Apropos Strassenbahn, erwiderte ich. Wußten Sie, dass es 2019 einen tödlichen Unfall gegeben hat? Ein Fahrrad rutsche in die Strassenbahnschiene, da es bei Regen einem illegal parkenden Auto ausweichen mußte. Gleichzeitig rannte ein Kind auf die Fahrbahn – der Radfahrer wollte ausweichen, fiel hin und schlug mit dem Kopf auf die Schienen.

Zum Glück entstanden 2019 keine großen Sonntagsreden, sondern ein praktischer Entschluss: Frau Zobel hatte gerade Geld für das Adlershofer Modell bewilligt bekommen und plante gemeinsam mit der BVG ein Pilotprojekt für Strassenbahn-Füllprofile … ein Traum für jeden Fahrradfahrer.

Und schon war der Chef von „Jumplight“ beim Radverkehr. „Wissen Sie, Horst“ sagte er, „im nördlichen Teil der Dörpfeldstrasse einen Fahrradweg zu bauen, war kein Problem“. Aber zwischen Marktplatz und Bahnhof wurde eine zusätzliche Strassenbahnhaltestelle gebaut.

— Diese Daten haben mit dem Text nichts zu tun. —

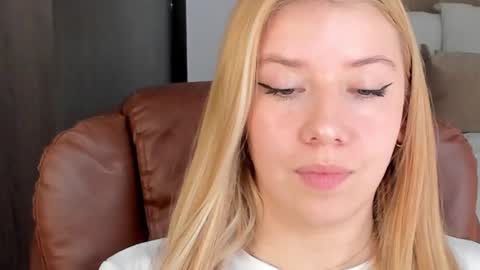 Snapshot of sofia_woodss chatting on 12.18.24 Sofia online show from 12.18.24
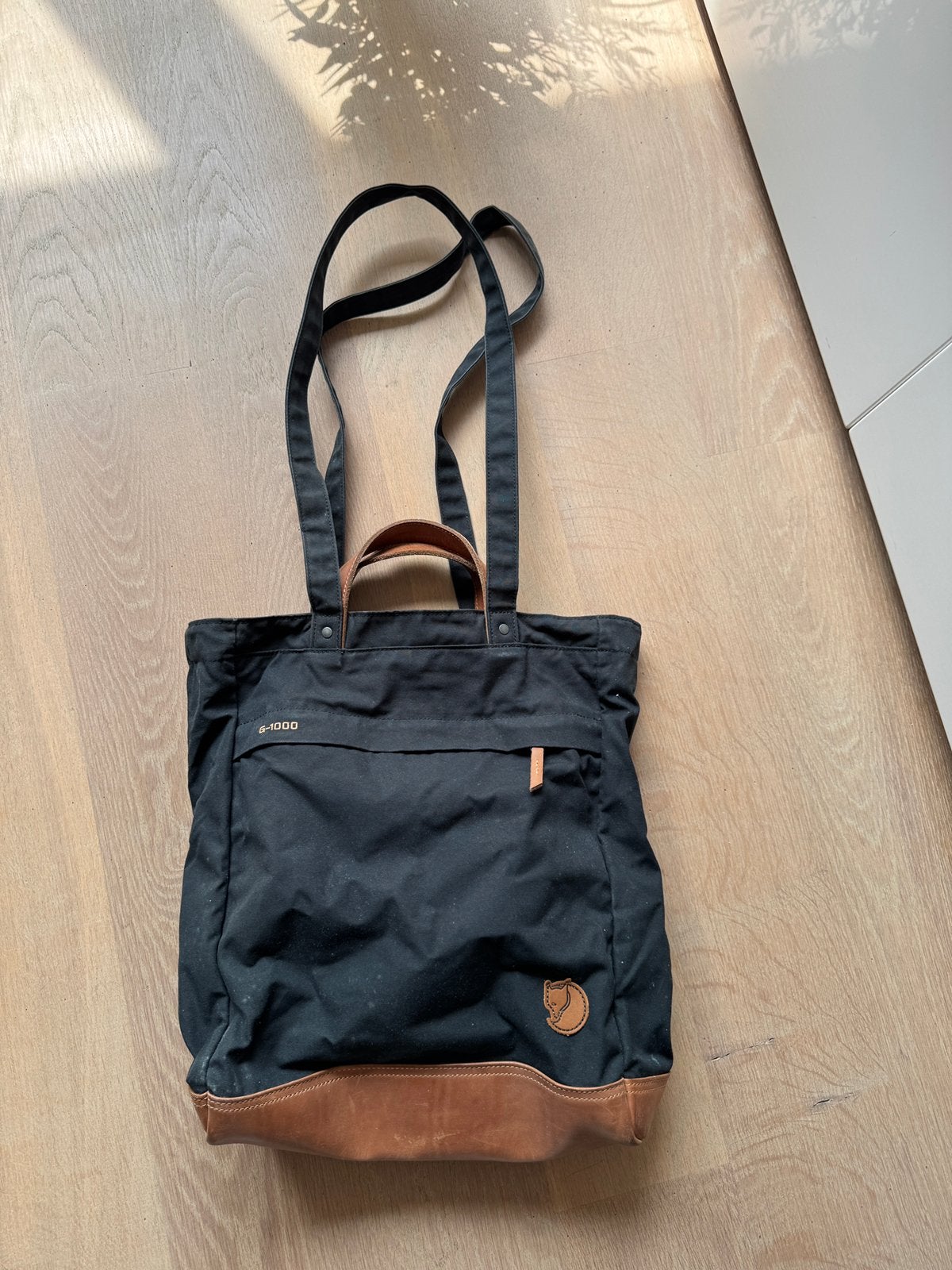 Prachtige Fjallraven no.2 totepack  Kleur zwart  Stof g1000, Ophalen of Verzenden, Gebruikt, Zwart, Handtas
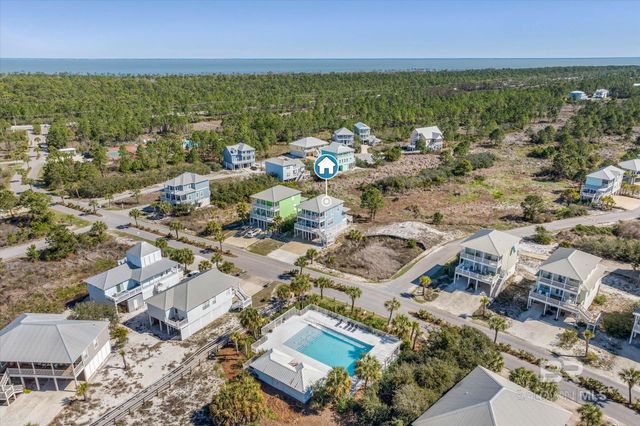 662 Morgantown Boulevard, Gulf Shores, AL 36542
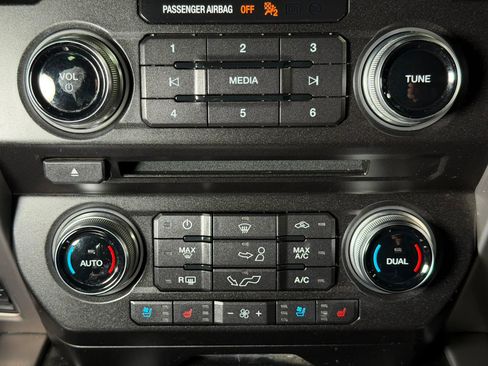 Used 2018 Ford F150 Platinum w/ Equipment Group 701A Luxury AWD/4WD image 32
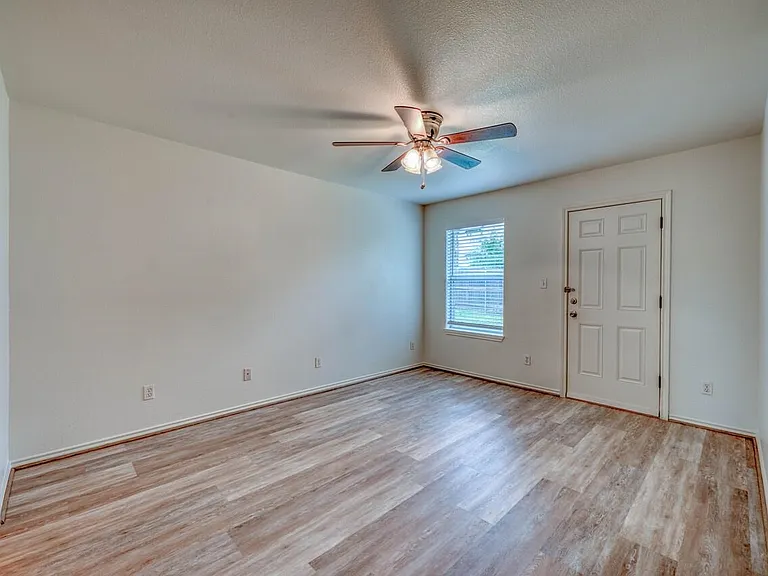 1511 N Claremont Cir — Photo 7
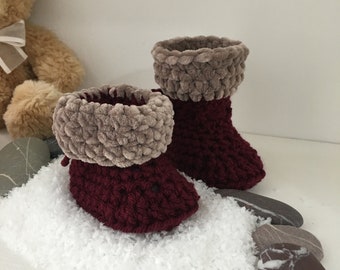 Chaussons pour bébé - Chaussures pour bébé au crochet en peluche avec hauts en fourrure - Chaussons et chaussures de lit de bébé - Cadeau de baby shower fait à la main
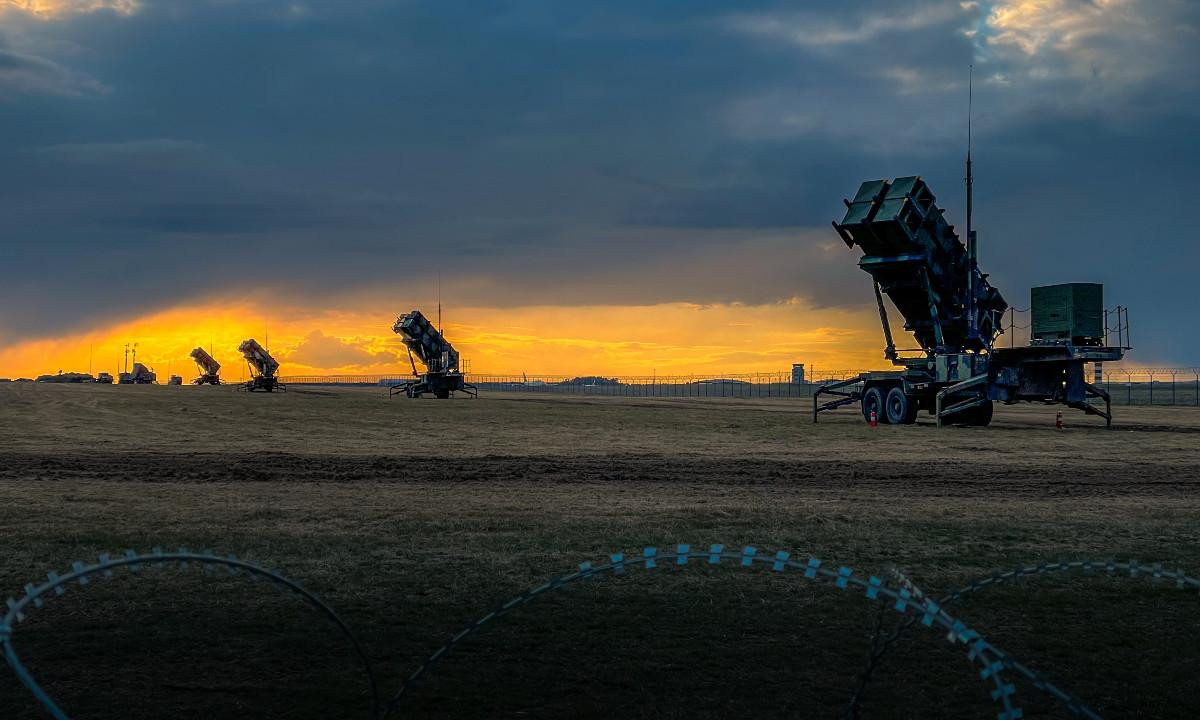 Tuy nhiên, phía bên thân Nga lập luận rằng, hệ thống phòng thủ tên lửa có thể đánh chặn Kinzhal hoàn toàn không tồn tại. Một số chuyên gia quân sự nhận xét rằng, công nghệ hiện có không thể đánh chặn được tên lửa siêu thanh Kinzhal đang di chuyển. 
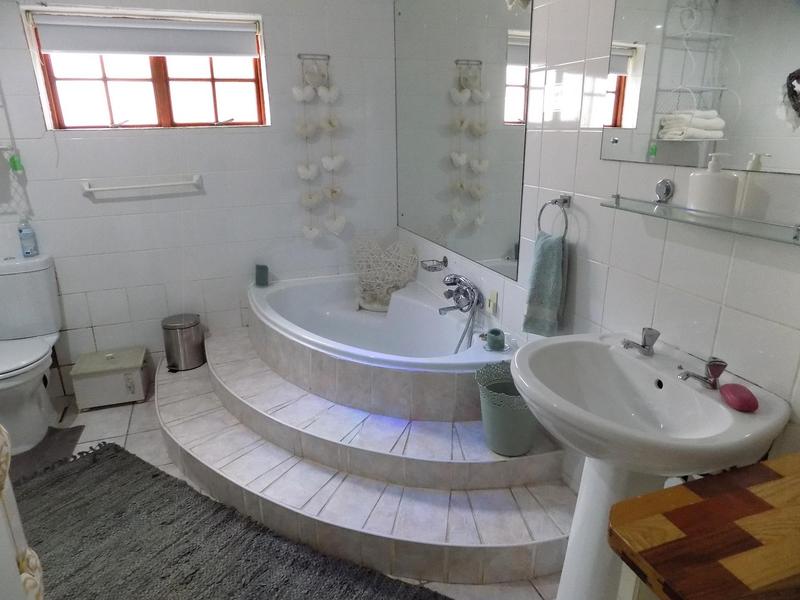 3 Bedroom Property for Sale in Fraaiuitsig Western Cape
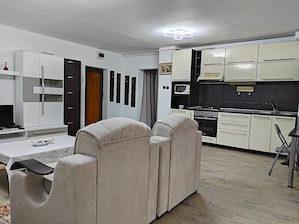 Proprietar. Închiriez apartament 2 camere ,decomandat zona gara Constanta. - imagine 1
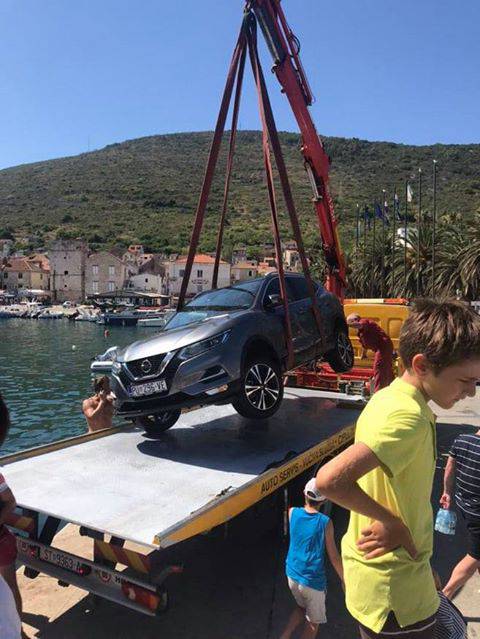 Zaboravio podići ručnu: Auto  mu je na Visu završio u moru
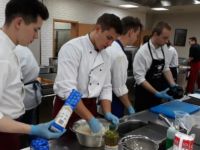 Zdjęcie przedstawiające uczniów w trakcie zajęć kulinarnych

Dazu mußte der Bordstein erhöht und Richtung Gleis vorgezogen werden. Ein Radweg hatte so keinen Platz. Und über den Fußweg konnten wir den Radweg nicht schwenken, da dieser zu schmal war – schliesslich sollte die Dörpfeldstrasse keine Wohngebietsstrasse, sondern eine lebendige Einkaufstrasse werden. Und so verbesserten wir das, was seit 20 Jahren bereits Realität war: dass sich Radfahrer, Autofahrer und Strassenbahn die Fahrbahn teilen. Durch die dichte Zugfolge der Tram und die konsequente Durchsetzung von Tempo 30 hatten die Fahrräder sowieso keine Probleme mehr.

Nach unserem Gespräch gingen wir beide auf den S-Bahnhof und genossen zum Abschied den schönen Ausblick: aus den Seitenstrassen lehnten sich prächtige Bäume in die Dörpfeldstrasse, die Strassenlaternen waren mit wildem Wein bepflanzt und kleine Blumenbeete hellten wie bunte Punkte die Straße auf. Dazwischen schlenderten zahlreiche Menschen. Da es langsam dunkel wurde, sahen wir auch den Laserstrahl, der den Weg der Dörpfeldstrasse nachzeichnete und schliesslich auf den Marktplatz gelenkt wurde – ein imposanter Anblick.

Zur Geschichte: dies sind fiktive Spaziergänge entlang der Dörpfeldstrasse im Jahre 2026. Die genannten Details entsprechen dem Möglichkeitskatalog, den die momentane Umgestaltung des Ortsteils bietet. Der Autor – Andreas Paul von „die FotoGrafen“ aus der Dörpfeldstrasse – ist bei zahlreichen dieser Themen engagiert.